Saved entries
::::::

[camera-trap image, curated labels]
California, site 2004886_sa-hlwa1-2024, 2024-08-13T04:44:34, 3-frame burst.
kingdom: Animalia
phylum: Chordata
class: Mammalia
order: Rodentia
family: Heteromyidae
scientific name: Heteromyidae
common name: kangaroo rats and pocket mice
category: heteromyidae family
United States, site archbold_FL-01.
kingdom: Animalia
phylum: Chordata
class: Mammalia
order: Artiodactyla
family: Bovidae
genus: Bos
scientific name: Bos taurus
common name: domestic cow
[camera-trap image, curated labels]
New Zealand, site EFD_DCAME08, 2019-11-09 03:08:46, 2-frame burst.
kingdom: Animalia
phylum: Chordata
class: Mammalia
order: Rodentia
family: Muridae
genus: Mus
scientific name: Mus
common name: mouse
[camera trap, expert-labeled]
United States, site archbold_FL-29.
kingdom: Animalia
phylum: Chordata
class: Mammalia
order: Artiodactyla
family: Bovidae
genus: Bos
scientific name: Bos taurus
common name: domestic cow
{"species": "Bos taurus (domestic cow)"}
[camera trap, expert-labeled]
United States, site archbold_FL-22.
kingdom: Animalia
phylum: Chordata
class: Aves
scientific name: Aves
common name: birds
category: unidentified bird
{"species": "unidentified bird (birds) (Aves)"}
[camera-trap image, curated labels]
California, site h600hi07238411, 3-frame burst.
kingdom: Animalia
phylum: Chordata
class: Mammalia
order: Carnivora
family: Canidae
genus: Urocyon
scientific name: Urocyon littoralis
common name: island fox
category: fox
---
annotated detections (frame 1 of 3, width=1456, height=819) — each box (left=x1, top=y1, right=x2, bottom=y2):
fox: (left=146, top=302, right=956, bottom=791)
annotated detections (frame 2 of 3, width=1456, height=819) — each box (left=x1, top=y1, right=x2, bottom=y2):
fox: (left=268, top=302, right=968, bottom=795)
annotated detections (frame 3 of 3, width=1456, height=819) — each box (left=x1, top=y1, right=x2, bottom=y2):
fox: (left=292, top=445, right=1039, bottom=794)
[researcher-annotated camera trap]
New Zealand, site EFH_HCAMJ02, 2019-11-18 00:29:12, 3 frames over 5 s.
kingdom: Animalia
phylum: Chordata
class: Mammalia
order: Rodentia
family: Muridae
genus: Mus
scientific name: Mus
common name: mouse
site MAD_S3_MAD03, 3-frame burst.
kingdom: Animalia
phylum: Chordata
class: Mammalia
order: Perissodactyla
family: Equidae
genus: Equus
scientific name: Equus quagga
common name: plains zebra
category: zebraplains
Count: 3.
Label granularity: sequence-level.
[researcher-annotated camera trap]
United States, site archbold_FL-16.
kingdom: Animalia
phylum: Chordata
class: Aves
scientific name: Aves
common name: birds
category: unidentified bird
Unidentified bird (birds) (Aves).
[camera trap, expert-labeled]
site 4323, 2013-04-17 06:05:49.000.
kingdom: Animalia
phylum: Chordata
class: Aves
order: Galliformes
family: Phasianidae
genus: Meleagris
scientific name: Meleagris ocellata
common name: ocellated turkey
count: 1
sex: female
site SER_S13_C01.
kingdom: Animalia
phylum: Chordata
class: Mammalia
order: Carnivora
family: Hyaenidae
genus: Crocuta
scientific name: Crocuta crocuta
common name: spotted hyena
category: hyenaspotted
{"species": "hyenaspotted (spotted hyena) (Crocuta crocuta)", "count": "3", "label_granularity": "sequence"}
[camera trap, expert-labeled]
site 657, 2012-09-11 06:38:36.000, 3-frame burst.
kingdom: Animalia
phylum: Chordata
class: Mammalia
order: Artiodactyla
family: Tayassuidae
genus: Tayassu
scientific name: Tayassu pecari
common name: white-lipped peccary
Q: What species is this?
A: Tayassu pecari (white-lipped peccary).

::::::

— Problem to work on —
Retype every record exactly, omitting nothing.

— Solution to the exercise —
[camera-trap image, curated labels]
California, site 2004886_sa-hlwa1-2024, 2024-08-13T04:44:34, 3-frame burst.
kingdom: Animalia
phylum: Chordata
class: Mammalia
order: Rodentia
family: Heteromyidae
scientific name: Heteromyidae
common name: kangaroo rats and pocket mice
category: heteromyidae family
United States, site archbold_FL-01.
kingdom: Animalia
phylum: Chordata
class: Mammalia
order: Artiodactyla
family: Bovidae
genus: Bos
scientific name: Bos taurus
common name: domestic cow
[camera-trap image, curated labels]
New Zealand, site EFD_DCAME08, 2019-11-09 03:08:46, 2-frame burst.
kingdom: Animalia
phylum: Chordata
class: Mammalia
order: Rodentia
family: Muridae
genus: Mus
scientific name: Mus
common name: mouse
[camera trap, expert-labeled]
United States, site archbold_FL-29.
kingdom: Animalia
phylum: Chordata
class: Mammalia
order: Artiodactyla
family: Bovidae
genus: Bos
scientific name: Bos taurus
common name: domestic cow
{"species": "Bos taurus (domestic cow)"}
[camera trap, expert-labeled]
United States, site archbold_FL-22.
kingdom: Animalia
phylum: Chordata
class: Aves
scientific name: Aves
common name: birds
category: unidentified bird
{"species": "unidentified bird (birds) (Aves)"}
[camera-trap image, curated labels]
California, site h600hi07238411, 3-frame burst.
kingdom: Animalia
phylum: Chordata
class: Mammalia
order: Carnivora
family: Canidae
genus: Urocyon
scientific name: Urocyon littoralis
common name: island fox
category: fox
---
annotated detections (frame 1 of 3, width=1456, height=819) — each box (left=x1, top=y1, right=x2, bottom=y2):
fox: (left=146, top=302, right=956, bottom=791)
annotated detections (frame 2 of 3, width=1456, height=819) — each box (left=x1, top=y1, right=x2, bottom=y2):
fox: (left=268, top=302, right=968, bottom=795)
annotated detections (frame 3 of 3, width=1456, height=819) — each box (left=x1, top=y1, right=x2, bottom=y2):
fox: (left=292, top=445, right=1039, bottom=794)
[researcher-annotated camera trap]
New Zealand, site EFH_HCAMJ02, 2019-11-18 00:29:12, 3 frames over 5 s.
kingdom: Animalia
phylum: Chordata
class: Mammalia
order: Rodentia
family: Muridae
genus: Mus
scientific name: Mus
common name: mouse
site MAD_S3_MAD03, 3-frame burst.
kingdom: Animalia
phylum: Chordata
class: Mammalia
order: Perissodactyla
family: Equidae
genus: Equus
scientific name: Equus quagga
common name: plains zebra
category: zebraplains
Count: 3.
Label granularity: sequence-level.
[researcher-annotated camera trap]
United States, site archbold_FL-16.
kingdom: Animalia
phylum: Chordata
class: Aves
scientific name: Aves
common name: birds
category: unidentified bird
Unidentified bird (birds) (Aves).
[camera trap, expert-labeled]
site 4323, 2013-04-17 06:05:49.000.
kingdom: Animalia
phylum: Chordata
class: Aves
order: Galliformes
family: Phasianidae
genus: Meleagris
scientific name: Meleagris ocellata
common name: ocellated turkey
count: 1
sex: female
site SER_S13_C01.
kingdom: Animalia
phylum: Chordata
class: Mammalia
order: Carnivora
family: Hyaenidae
genus: Crocuta
scientific name: Crocuta crocuta
common name: spotted hyena
category: hyenaspotted
{"species": "hyenaspotted (spotted hyena) (Crocuta crocuta)", "count": "3", "label_granularity": "sequence"}
[camera trap, expert-labeled]
site 657, 2012-09-11 06:38:36.000, 3-frame burst.
kingdom: Animalia
phylum: Chordata
class: Mammalia
order: Artiodactyla
family: Tayassuidae
genus: Tayassu
scientific name: Tayassu pecari
common name: white-lipped peccary
Q: What species is this?
A: Tayassu pecari (white-lipped peccary).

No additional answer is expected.